Вальведр - страница 8
Я выразил Анри сожаление по поводу того, что меня не предупредили ночью. Я попросил бы у г. де-Вальведра позволения сопровождать его.
— Он отказал бы тебе, — отвечал он, — как он отказал и мне самому. Он сказал бы тебе, как и мне, что у тебя есть родители, и что он не имеет права подвергать твою жизнь опасности. К тому же, ты понял бы, как понял и я, что когда в подобных экспедициях человек не очень нужен, то он превращается в обузу. Это только лишний человек, которого надо устроить, кормить, смотреть за ним, пожалуй, даже лечить, и все это при таких условиях…
— Да, да, все это понятно относительно меня. Но каким же образом ты-то, ученый, не оказываешься чрезвычайно полезным твоему ученому другу?
— Я гораздо полезнее для него в деревне, откуда я могу следить почти за всеми его движениями на горе, и откуда, при первом сигнале, могу прислать ему припасов, если в них окажется недостаток и, в случае чего, помощь. Впрочем, мне придется вести целую серию сравнительных наблюдений одновременно с ним, и я дал ему честное слово все исполнить в точности.
— Я вижу, — сказал я Обернэ, — что ты чрезвычайно предан этому Вальведру, и что ты о нем самого высокого мнения. Это также мнение отца, который говорил мне, что встречал его когда-то у твоего отца в Париже, и я знаю, что имя его довольно известно в научном мире.

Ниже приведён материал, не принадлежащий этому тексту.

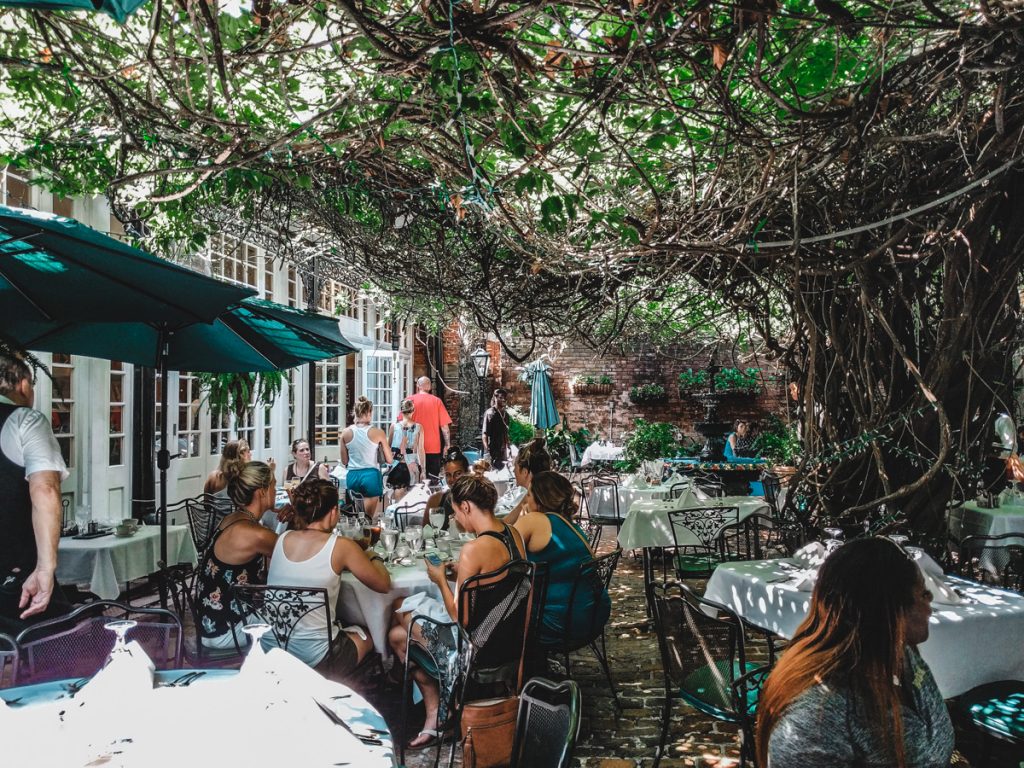 Courtyard dining at Court of the Two Sisters. Vine covered trees and wrought iron chairs.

— Все, что я могу сказать тебе о нем, — отвечал Обернэ — так это то, что после своего отца я никого не уважаю, как его, а после отца и тебя я никого не люблю так, как его.

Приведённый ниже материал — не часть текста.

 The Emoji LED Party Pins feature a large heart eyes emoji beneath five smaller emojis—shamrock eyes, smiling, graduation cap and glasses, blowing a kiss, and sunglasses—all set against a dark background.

— После меня? Благодарю тебя, друг мой! Какое доброе слово, а я-то боялся, что недостоин его.
— Это почему? Я ведь не забыл, что в деле переписки я оказался самым ленивым. Но подобно тому, как ты понял эту мою слабость, я верил, что ты простишь мне ее. Ты достаточно знал меня для того, чтобы быть уверенным, что если, как товарищ, я недостаточно отзывчив, то, по крайней мере, я друг вполне верный.

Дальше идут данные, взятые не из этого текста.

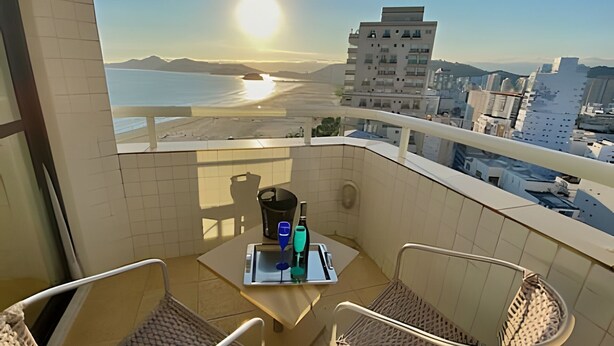 Un balcón con una mesa, dos sillas y vista a la playa y al paisaje urbano.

Я был сильно тронут и почувствовал, что люблю этого молодого человека всей душой. Я простил ему то превосходство воззрений и характера, которое накануне он, по-видимому, выказал относительно меня и начал опасаться, что он и в самом деле имеет на то право.
Он прилег отдохнуть и, пока он спал, головой в тени, а ногами на солнце, я снова принялся рассматривать его с интересом, как мы рассматриваем всякого человека, который, чувствуем мы, будет иметь влияние на нашу жизнь. Не знаю почему, я принялся проводить мысленно литературно-описательную параллель между ним и евреем Мозервальдом. Это представлялось мне самой естественной антитезой: один жирный и ленивый, как упитанный едок, другой деятельный и худощавый, как ненасытный искатель. Первый желтый и лоснящийся подобно золоту, бывшему целью его жизни. Другой свежий и цветущий, как горные цветы, которые он так любил и которые, подобно ему, были обязаны жгучим ласкам солнца роскошью своих красок и чистотой их тонких тканей. Для моего воображения, в то время молодого и ликующего, это было признаком ясно определённого призвания в моем друге. Впрочем, я всегда замечал, что всякие резкие умственные стремления проявляются внешним образом в какой-нибудь физической особенности индивидуума. Иные орнитологи наделены птичьими глазами, некоторые охотники похожи манерами на преследуемую ими дичь. У простых виртуозов-музыкантов уши устроены известным образом, тогда как у композиторов форма лба указывает на их резюмирующую способность, и они как бы слышат мозгами. Крестьяне, разводящие волов, бывают медлительнее и тяжелее тех, что разводят лошадей, и родятся такими от отца к сыну. Словом, не желая пускаться в многочисленные примеры, я могу сказать, что Обернэ представлял собой живое доказательство моей системы. Впоследствии я безусловно убедился, что если его лицо, хотя и лишенное настоящей красоты, тем не менее в высшей степени симпатичное, походило на яркую розу, то его душа, хотя и лишенная инициаторского гения, обладала глубокой прелестью гармонии и как бы сладким и чудным запахом честности.
Проспав час со спокойствием солдата в походе, привыкшего извлекать пользу из всякой минуты, он почувствовал себя совсем хорошо, и мы возобновили наш разговор. Я рассказал ему о Мозервальде, моем новом знакомом, и повторил ему шутки этого скептика по поводу его положения присяжного утешителя г-жи де-Вальведр. Он чуть было не привскочил от негодования, но я сдержал его.